Monday, August 06, 2007

April 16


Although she understands why the idea's controversial, UD thinks it's a good thing for the students at Virginia Tech who covered the attack while it was going on to publish what they wrote:

'When the shooting began at Virginia Tech — which was to become the scene of the worst massacre in modern U.S. history — a handful of students in one locked-down media writing class hurried to their computers.

The students in professor Roland Lazenby's class grabbed their phones and began reporting from their desks on the shootings April in nearby Norris Hall for planetblacksburg.com, the student-run news Web site.

Lazenby and seven student journalists eventually decided to publish the results of their reporting, and their book, "April 16th: Virginia Tech Remembers," is to be released Aug. 28.

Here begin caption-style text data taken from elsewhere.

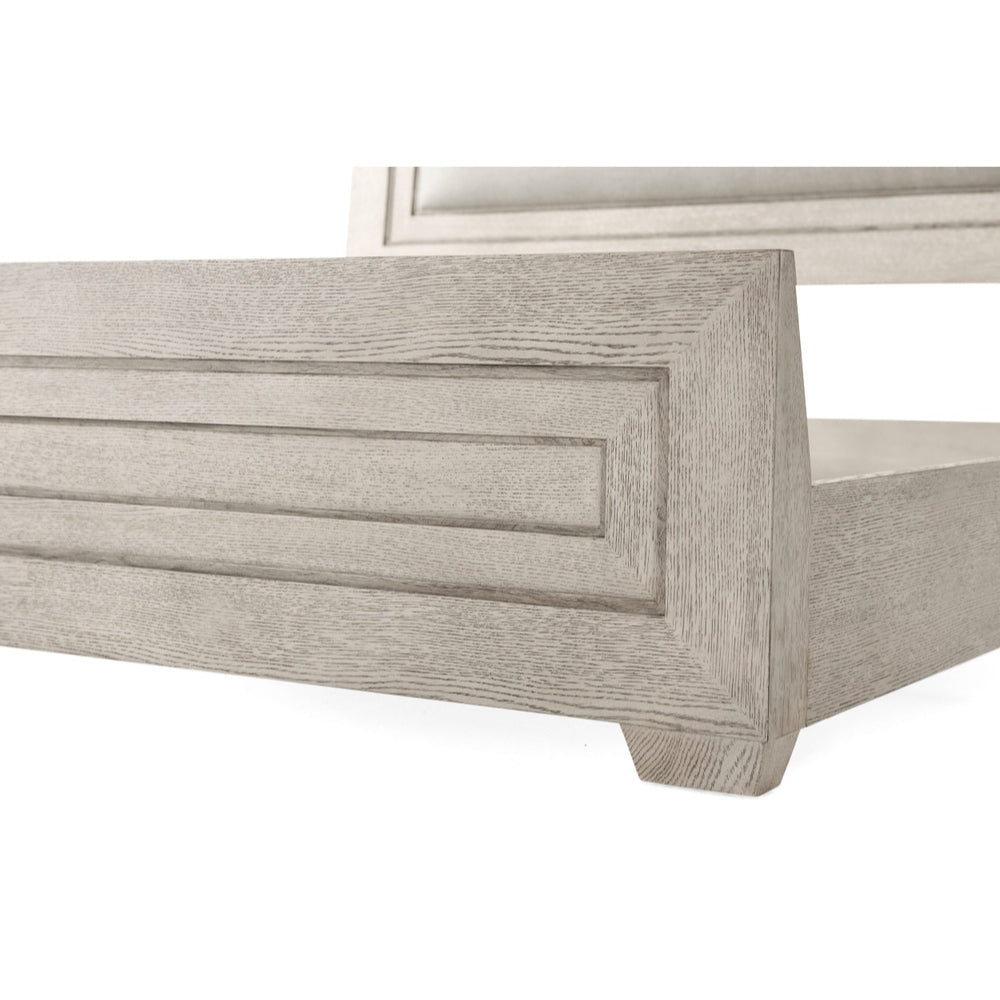 Lauro US King Bed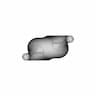 Cdisk-7.5-7-3.5 - Standard Mechanical Component_90_0_degree_snapshot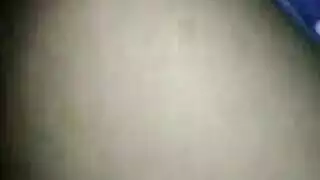 خيال فتاة متحولة بمص قاسي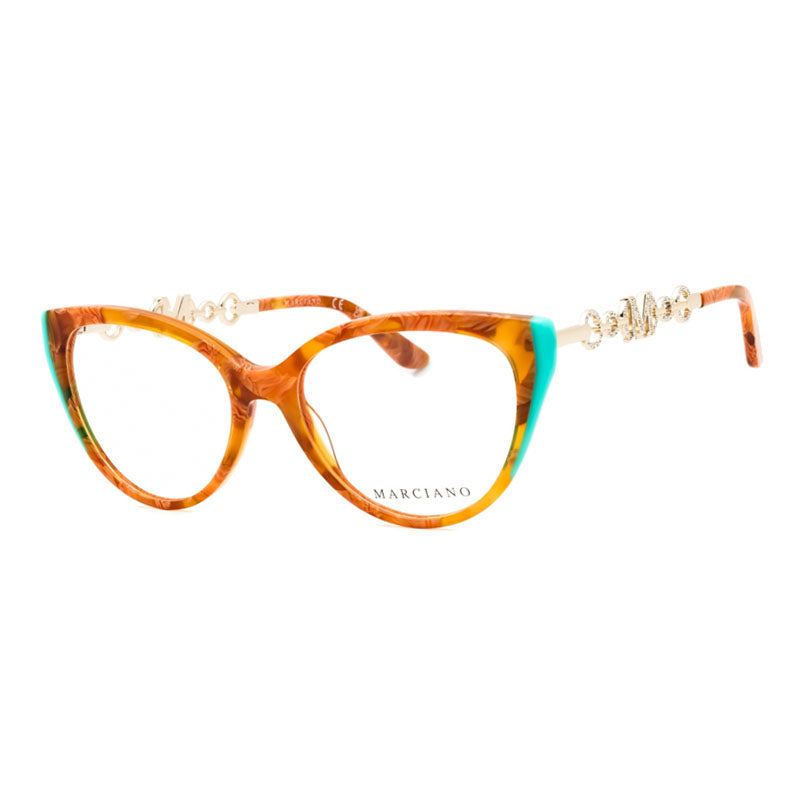 Gafas 54 mm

... Their book does not investigate the events leading up to that day, nor does it assign blame. Instead, in a series of narratives submitted by students, faculty and community members, it tells the story of April 16 and its aftermath through the eyes of those who experienced it first-hand.'



UD wrote, in her Liberal Education essay, "The Online Amplification Effect," about a wired world at universities in which whoever happens to be near a computer will report major events, and this is the example of what she has in mind (UC Santa Cruz students instantly reporting their responses to the suicide of their chancellor is another). This is authentic, and we should be grateful for it.